I HAVE seen a great many houses in my time, little and big, new and old, built of stone and of wood, but of one house I have kept a very vivid memory. It was, properly speaking, rather a cottage than a house—a tiny cottage of one story, with three windows, looking extraordinarily like a little old hunchback woman with a cap on. Its white stucco walls, its tiled roof, and dilapidated chimney, were all drowned in a perfect sea of green. The cottage was lost to sight among the mulberry-trees, acacias, and poplars planted by the grandfathers and great-grandfathers of its present occupants. And yet it is a town house. Its wide courtyard stands in a row with other similar green courtyards, and forms part of a street. Nothing ever drives down that street, and very few persons are ever seen walking through it.
The shutters of the little house are always closed; its occupants do not care for sunlight—the light is no use to them. The windows are never opened, for they are not fond of fresh air. People who spend their lives in the midst of acacias, mulberries, and nettles have no passion for nature. It is only to the summer visitor that God has vouchsafed an eye for the beauties of nature. The rest of mankind remain steeped in profound ignorance of the existence of such beauties. People never prize what they have always had in abundance. “What we have, we do not treasure,” and what’s more we do not even love it.
The little house stands in an earthly paradise of green trees with happy birds nesting in them. But inside . . . alas . . . ! In summer, it is close and stifling within; in winter, hot as a Turkish bath, not one breath of air, and the dreariness! . . .
The first time I visited the little house was many years ago on business.

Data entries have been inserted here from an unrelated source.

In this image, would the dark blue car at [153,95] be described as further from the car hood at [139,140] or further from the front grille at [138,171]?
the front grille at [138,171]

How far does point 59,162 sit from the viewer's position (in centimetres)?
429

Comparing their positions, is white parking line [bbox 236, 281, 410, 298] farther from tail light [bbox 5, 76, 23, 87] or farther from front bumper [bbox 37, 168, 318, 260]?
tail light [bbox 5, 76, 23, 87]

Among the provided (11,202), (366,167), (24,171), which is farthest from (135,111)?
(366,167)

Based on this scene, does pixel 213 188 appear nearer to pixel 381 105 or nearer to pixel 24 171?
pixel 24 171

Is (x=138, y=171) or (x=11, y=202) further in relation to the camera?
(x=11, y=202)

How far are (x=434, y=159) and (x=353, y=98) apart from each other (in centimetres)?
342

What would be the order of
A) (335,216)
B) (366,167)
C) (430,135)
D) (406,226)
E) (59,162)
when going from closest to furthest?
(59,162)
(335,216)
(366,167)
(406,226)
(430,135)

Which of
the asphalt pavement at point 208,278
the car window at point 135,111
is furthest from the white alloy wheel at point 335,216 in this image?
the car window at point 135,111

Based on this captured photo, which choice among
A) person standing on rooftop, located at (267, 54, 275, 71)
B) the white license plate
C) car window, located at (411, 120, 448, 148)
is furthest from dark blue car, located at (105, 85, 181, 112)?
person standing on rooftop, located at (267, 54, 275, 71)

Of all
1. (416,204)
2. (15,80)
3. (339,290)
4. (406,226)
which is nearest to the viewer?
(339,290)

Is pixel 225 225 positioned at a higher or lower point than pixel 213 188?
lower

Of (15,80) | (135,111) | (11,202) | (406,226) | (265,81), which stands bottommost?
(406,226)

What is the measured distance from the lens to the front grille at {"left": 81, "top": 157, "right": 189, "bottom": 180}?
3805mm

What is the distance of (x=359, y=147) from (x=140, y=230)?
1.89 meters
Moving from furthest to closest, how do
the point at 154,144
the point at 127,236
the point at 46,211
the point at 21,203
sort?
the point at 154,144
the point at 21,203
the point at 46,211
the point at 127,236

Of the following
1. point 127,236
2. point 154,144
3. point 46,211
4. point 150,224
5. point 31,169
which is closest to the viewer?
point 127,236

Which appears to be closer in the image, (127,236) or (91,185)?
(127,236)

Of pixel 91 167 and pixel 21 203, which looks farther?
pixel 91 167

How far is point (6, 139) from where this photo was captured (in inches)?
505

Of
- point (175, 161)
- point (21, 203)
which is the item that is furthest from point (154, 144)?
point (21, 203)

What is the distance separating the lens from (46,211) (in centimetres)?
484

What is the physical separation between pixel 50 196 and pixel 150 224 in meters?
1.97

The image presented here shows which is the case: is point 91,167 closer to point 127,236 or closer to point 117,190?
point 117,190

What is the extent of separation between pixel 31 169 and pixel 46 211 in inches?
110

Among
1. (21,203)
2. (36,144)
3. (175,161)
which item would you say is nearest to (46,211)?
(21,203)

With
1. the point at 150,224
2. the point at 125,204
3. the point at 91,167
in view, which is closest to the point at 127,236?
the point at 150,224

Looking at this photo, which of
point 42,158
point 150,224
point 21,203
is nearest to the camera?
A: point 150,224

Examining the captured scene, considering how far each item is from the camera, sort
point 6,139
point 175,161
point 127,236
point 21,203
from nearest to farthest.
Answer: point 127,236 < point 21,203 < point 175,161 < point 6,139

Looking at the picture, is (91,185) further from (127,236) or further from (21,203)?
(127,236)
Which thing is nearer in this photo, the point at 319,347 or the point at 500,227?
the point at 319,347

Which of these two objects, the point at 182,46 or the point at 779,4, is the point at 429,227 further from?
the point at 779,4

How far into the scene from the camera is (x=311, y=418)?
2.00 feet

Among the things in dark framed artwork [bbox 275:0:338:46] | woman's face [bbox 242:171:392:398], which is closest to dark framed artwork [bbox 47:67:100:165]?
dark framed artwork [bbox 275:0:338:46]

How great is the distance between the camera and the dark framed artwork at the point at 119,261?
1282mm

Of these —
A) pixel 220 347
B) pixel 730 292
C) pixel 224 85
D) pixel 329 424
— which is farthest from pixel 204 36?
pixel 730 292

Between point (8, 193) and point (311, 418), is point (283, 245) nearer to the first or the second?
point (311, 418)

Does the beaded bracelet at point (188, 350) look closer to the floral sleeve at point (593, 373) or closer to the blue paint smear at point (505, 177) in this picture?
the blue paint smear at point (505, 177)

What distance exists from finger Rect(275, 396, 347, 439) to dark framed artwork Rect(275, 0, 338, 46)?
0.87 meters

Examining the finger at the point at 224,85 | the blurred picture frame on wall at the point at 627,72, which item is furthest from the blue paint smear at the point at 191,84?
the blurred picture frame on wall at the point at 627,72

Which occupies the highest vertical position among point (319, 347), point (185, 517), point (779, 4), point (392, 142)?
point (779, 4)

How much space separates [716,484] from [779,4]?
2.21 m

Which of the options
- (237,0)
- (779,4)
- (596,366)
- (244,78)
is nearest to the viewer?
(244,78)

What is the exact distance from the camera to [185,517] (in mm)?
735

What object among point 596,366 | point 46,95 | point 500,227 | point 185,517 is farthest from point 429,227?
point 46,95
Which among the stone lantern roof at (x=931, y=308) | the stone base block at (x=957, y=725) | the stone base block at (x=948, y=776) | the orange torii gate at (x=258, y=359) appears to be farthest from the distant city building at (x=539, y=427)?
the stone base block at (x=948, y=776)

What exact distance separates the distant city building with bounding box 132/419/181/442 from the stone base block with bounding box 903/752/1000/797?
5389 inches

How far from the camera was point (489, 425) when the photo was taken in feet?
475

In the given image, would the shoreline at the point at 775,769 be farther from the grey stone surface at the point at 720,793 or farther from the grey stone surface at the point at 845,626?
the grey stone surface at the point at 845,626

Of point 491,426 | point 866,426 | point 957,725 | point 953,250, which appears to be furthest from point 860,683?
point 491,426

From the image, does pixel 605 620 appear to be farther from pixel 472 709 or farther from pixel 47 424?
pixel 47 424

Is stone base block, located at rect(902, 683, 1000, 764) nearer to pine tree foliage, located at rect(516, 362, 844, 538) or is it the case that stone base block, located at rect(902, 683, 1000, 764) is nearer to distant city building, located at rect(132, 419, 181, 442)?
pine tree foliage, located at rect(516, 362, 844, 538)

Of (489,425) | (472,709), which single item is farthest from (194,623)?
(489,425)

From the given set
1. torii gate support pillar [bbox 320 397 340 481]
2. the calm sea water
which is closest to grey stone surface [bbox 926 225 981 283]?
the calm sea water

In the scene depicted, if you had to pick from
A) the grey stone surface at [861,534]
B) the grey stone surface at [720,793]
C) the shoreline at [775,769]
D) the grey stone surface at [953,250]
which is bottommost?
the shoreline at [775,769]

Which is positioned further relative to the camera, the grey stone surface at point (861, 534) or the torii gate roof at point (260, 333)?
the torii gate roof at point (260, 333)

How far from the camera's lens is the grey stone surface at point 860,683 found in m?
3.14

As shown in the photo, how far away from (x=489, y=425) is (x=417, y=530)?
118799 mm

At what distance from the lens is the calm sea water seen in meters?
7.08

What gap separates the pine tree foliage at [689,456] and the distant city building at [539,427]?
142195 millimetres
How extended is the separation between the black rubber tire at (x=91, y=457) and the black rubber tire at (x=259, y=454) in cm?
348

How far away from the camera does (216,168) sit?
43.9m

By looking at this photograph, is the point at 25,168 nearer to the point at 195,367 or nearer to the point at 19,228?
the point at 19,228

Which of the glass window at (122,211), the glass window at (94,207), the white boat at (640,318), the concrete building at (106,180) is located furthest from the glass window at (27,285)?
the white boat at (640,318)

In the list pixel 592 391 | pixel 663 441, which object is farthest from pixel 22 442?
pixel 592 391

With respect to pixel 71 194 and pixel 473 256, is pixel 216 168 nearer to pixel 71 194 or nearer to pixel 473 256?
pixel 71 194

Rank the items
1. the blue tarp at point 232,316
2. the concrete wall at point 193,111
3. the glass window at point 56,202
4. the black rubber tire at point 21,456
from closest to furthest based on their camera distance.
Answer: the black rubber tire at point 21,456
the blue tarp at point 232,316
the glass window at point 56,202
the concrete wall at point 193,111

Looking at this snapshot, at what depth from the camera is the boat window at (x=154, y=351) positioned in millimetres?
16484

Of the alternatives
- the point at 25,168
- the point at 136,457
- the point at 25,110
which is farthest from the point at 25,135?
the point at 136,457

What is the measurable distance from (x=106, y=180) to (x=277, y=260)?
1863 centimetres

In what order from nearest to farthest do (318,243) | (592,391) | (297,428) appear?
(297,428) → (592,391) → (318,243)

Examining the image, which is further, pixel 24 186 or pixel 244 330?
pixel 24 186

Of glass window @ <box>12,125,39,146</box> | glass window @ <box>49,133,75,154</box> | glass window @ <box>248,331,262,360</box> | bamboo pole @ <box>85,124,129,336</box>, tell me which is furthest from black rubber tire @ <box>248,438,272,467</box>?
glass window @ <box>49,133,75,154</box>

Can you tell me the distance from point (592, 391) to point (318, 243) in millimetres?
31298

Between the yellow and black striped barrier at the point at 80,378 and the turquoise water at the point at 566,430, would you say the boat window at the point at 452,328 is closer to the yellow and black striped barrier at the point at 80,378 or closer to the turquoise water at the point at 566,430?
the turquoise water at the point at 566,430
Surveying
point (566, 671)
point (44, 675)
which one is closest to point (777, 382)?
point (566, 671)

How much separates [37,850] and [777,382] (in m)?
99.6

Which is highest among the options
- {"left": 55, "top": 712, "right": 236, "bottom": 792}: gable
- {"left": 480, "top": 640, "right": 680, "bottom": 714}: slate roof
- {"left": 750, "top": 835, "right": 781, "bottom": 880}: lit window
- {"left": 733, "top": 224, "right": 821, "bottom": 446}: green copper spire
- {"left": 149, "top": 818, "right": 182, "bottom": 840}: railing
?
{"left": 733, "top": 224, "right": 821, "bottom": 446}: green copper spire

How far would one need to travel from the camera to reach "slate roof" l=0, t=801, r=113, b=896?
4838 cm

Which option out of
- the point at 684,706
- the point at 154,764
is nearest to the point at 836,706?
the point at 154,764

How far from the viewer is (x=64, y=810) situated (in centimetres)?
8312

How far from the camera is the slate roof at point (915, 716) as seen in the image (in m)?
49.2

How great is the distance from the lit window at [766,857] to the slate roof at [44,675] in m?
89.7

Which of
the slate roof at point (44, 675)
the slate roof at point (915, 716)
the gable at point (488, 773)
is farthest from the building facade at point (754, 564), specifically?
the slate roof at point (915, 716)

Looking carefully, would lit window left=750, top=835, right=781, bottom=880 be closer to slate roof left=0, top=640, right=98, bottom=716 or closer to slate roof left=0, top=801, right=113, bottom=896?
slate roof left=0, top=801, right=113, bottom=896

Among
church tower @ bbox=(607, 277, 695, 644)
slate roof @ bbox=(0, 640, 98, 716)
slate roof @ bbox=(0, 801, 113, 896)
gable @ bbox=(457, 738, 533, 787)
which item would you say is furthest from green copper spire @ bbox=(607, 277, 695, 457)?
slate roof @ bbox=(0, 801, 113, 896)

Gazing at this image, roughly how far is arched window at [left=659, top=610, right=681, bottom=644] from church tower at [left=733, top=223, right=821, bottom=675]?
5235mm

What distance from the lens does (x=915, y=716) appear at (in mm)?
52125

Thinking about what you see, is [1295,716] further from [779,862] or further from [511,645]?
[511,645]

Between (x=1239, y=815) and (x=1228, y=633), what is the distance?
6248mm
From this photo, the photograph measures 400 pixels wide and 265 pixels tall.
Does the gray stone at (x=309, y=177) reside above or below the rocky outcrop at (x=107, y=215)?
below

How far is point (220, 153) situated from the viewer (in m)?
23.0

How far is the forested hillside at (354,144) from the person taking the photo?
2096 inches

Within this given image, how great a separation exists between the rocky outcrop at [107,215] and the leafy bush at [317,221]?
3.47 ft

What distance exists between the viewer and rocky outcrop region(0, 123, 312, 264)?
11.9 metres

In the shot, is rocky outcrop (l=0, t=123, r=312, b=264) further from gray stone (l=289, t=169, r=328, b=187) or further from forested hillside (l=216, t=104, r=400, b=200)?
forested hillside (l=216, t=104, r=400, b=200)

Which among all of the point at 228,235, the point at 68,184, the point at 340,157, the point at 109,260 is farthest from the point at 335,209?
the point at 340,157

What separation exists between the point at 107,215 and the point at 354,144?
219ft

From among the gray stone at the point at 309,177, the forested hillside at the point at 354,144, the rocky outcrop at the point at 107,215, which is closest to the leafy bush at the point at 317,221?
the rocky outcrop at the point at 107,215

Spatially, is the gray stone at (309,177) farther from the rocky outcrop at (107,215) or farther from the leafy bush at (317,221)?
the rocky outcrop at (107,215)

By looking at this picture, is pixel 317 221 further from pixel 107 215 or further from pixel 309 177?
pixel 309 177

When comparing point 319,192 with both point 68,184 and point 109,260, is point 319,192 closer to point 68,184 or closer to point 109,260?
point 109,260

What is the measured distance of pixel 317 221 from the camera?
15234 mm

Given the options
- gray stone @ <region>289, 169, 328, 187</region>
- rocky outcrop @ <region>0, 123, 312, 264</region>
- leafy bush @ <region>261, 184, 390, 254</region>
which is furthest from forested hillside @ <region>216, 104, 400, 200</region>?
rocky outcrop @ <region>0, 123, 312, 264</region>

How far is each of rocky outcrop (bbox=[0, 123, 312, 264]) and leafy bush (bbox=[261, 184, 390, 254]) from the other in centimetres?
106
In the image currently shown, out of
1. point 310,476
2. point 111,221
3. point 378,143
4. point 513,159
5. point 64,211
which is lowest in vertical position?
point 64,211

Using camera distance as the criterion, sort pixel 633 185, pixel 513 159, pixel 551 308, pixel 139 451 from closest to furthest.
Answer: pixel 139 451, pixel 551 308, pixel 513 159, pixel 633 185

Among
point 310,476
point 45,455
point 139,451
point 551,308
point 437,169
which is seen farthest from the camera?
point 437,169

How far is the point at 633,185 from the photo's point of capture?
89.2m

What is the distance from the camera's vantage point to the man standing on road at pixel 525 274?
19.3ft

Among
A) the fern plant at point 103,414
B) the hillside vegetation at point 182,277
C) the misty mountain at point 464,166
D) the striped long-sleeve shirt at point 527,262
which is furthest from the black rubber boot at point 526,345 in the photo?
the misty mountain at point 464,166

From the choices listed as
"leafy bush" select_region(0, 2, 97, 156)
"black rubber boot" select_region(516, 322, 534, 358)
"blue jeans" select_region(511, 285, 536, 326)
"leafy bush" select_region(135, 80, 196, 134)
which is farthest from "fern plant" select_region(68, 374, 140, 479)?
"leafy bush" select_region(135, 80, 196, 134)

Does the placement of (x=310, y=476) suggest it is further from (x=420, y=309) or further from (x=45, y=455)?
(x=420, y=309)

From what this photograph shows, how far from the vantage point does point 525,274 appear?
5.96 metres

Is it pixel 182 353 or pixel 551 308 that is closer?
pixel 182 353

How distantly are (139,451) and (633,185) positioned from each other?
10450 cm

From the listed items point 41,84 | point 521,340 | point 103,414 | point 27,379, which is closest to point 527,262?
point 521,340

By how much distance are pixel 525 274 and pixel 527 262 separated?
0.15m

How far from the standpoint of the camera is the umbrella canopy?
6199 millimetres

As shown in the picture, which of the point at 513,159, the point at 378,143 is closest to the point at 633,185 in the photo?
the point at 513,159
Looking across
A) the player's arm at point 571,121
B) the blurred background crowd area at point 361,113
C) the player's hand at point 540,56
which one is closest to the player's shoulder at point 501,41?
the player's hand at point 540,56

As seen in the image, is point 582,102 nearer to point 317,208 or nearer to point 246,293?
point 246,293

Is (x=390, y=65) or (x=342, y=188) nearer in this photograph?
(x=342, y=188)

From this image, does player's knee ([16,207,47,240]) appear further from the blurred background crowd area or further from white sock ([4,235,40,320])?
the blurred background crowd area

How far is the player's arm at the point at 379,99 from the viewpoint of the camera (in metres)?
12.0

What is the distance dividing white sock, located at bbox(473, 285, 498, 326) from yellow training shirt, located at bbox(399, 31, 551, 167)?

I brought a message from the Colonel who was the owner of the house to his wife and daughter. That first visit I remember very distinctly. It would be impossible, indeed, to forget it.
Imagine a limp little woman of forty, gazing at you with alarm and astonishment while you walk from the passage into the parlour. You are a stranger, a visitor, “a young man”; that’s enough to reduce her to a state of terror and bewilderment. Though you have no dagger, axe, or revolver in your hand, and though you smile affably, you are met with alarm.
“Whom have I the honour and pleasure of addressing?” the little lady asks in a trembling voice.
I introduced myself and explained why I had come. The alarm and amazement were at once succeeded by a shrill, joyful “Ach!” and she turned her eyes upwards to the ceiling. This “Ach!” was caught up like an echo and repeated from the hall to the parlour, from the parlour to the kitchen, and so on down to the cellar. Soon the whole house was resounding with “Ach!” in various voices.